El rostro del joven enrojeció y se marchó murmurando.
Jabal riò por lo bajo mientras se servía un trago.
Si continúas molestándolo te apuñalara mientras duermes.
Volvió a reír.
—Es extraño que no te divierta. Es como jugar con pequeñas hormigas. Dada tu naturaleza, deberías disfrutarlo mucho más.
Solo me divierte verte fracasar una y otra vez. Me parece hilarante como todo está al alcance de tu mano, pero nunca logras tomarlo. Alardeaste de tu inteligencia cuando me encontraste, de tu plan infalible para ser libres. Y míranos aun aquí. Ambos espíritus incorpóreos compartiendo el mismo asqueroso cuerpo hace más de quinientos años, jugando con la creación abandonada de alguien más. Me prometiste un cuerpo propio, pero te asusta que pueda abandonarte.
—No me asusta que me abandones, Havardur. Al contrario, me agradaría —respondió, hastiado—. Me preocupa que me traiciones.

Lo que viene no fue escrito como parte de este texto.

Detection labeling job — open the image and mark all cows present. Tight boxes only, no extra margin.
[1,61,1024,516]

Tenemos entonces la misma preocupación.
Vació el vaso de un solo trago, sintiendo como se le escapaba un poco de líquido por la comisura derecha del labio.
Tengo hambre, Asmodeo.
Jabal rodó los ojos.
—Pues no comerás hasta mañana —respondió tajante— y solo para asegurarme no volveré a dormir hasta entonces. No es que sea un gran sacrificio, pero disfruto dormir, es algo placentero.
Aunque sea una prostituta, Asmodeo, o un borracho muy gordo que nadie vaya a extrañar.

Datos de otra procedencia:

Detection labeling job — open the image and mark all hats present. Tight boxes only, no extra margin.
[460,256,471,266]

—Sé que lo haces a propósito, pero por si no te había quedado claro, me gustaría que dejaras de llamarme por ese nombre.
Aliméntame y dejaré de hacerlo.
Jabal lo ignoró y comenzó a vaciar una botella tras otra hasta sentirse levemente mareado. Le sorprendía la cantidad de cosas que los humanos consumían con el fin de perder la conciencia. No los culpaba, para ellos el mundo era una porquería. Sin embargo, a Jabal le gustaba, en comparación con el infierno este mundo era el paraíso.
Si no te conociera diría que te has encariñado con estas hormigas. Es algo natural en aquellos incapaces de crear vida, pero sé que tus ambiciones son otras.
—No creo que mis ambiciones sean algo que deba preocuparte, querido amigo. Una vez que cada uno tenga su respectivo cuerpo nos separaremos para jamás volver a vernos.
O tal vez te asesine.
Jabal bufó. Pidió la cena y continuó mirando por la ventana hasta que salió el sol.